Monday, October 29, 2012

Waiting for the Storm

The bamboo birds are confused.  Every dawn, right on schedule, they leave the bamboo grove in a blanket of dark wings across the sky and head due south.  This morning, although the winds aren't strong and it's not even raining, they congregate in a tree north of our house.  One by one they fly down to the street and hop around nervously.  The road is covered in wandering birds.  They know what's coming, but they don't know what to do.

The weather maps tell us a monster storm is approaching.  Will it really be as bad as they predict?  Maybe it will fizzle out.  Or will it be worse? I remember Katrina and watching that radar picture moving across the Gulf.  No one imagined the devastation. 

I am tempted to worry, especially about my kids and their new homes and the big trees surrounding them.  I think of the little ones asleep in their beds in the night next to glass windows when the storm is supposed to surge into our area.  I gaze outside at our trees that should have been trimmed long ago.  Fred says we will sleep in the basement tonight.
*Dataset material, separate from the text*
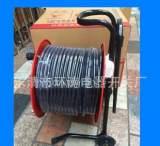 LBD-BX移动电缆盘100米 电缆盘25A 电缆卷线盘2*4㎡ 夜光电缆盘;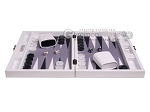 picture of Hector Saxe Carbon Linen/Felt Travel Backgammon Set - White (4 of 12)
The Creator of the storm knows our worries and our needs.  "The Lord is my rock and my fortress and my deliverer, my God, my rock, in whom I take refuge."  Psalm 18.  "The rain fell, and the floods came, and the winds blew and beat on that house, but it did not fall, because it had been founded on the rock."  Matthew 7.

My good husband is home building us a fire.  We're prepared for an emergency.  We don't know what's coming but we know what to do.  Our good God is in control.
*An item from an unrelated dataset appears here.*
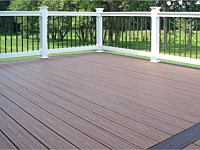 Composite Pvc Decks Photos Arnold Baltimore Glen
Thursday, October 25, 2012

The Best Weekend

I only dreamed I saw a falling star, but I really did see a bluebird.  He perched on the deck railing, feathers ruffling in the cold breeze.  He puffed himself out, as if shivering against the bite of the wind.  His little head swiveled to look right at us in the window watching, unafraid, then he stretched out one blue wing before taking to the air again.  It was cloudy the night of the meteor shower.  I do want to see a falling star someday, but the bluebird is enough.  Heaven and earth are full of wonder.

Can it get any better than this?  A warm, windy weekend in autumn, the leaves at their peak of glory.  Dominic and Stacia drove up from DC to celebrate Lana's birthday and to see baby Jordan.  The family met at a pumpkin farm and we joyously trampled through a dry, rustling cornfield looking for clues in some game I never did comprehend. But that didn't matter. The sun was bright on our faces and the kids big and small laughed and threw corn kernels at each other.  (Against the rules.)
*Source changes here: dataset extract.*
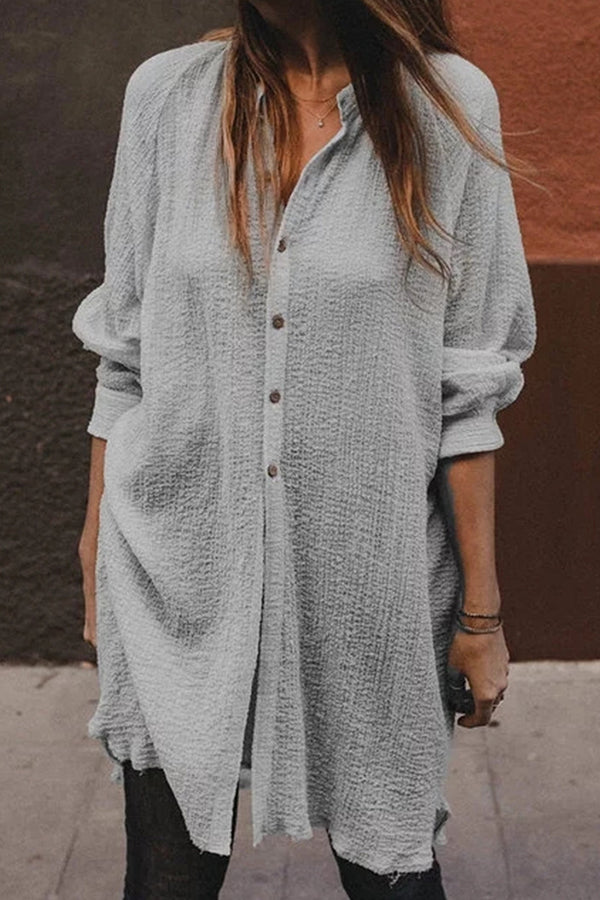 Casual Solid Button Down Shirt Dress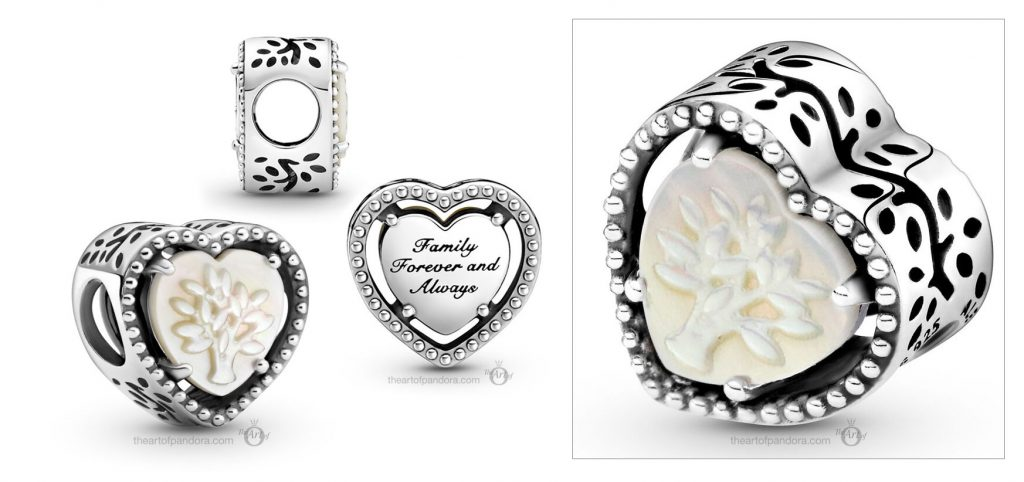 Pandora People Openwork Heart & Family Tree Charm (799413C01) Mother's Day spring occasions 2021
On the farm we bought apples and gourds and chestnuts and rummaged around in a flea market.  Doing nothing and yet doing everything.  Five of my six children here together, daughters-in-law, and grandchildren.  What more could I ask for?  Nothing more.  I am full to the brim with joy.

We drove the short trip back to Jon's house for Lana's party.  Jon and Chrissy are gracious hosts and it is comfortable to be at their new house, enjoying conversation and not busying myself with meal preparations.  Anthony and Kim come with baby Joey and his big smile lights up the room.  Little Jordan asleep in my arms, a glimpse of heaven.  Precious baby so new to this world.  What does she dream of?  Laci, Mattie, Lana and Liana run off to play, cousins, girlfriends.  Deacon hasn't a playmate yet, but another baby boy is on the way and we think how these little guys too will be good friends. Dominic leaves when no one notices and comes back with a special treat--gluten-free pizza!  We share this delicious meal while others munch on tomato pie and pastries.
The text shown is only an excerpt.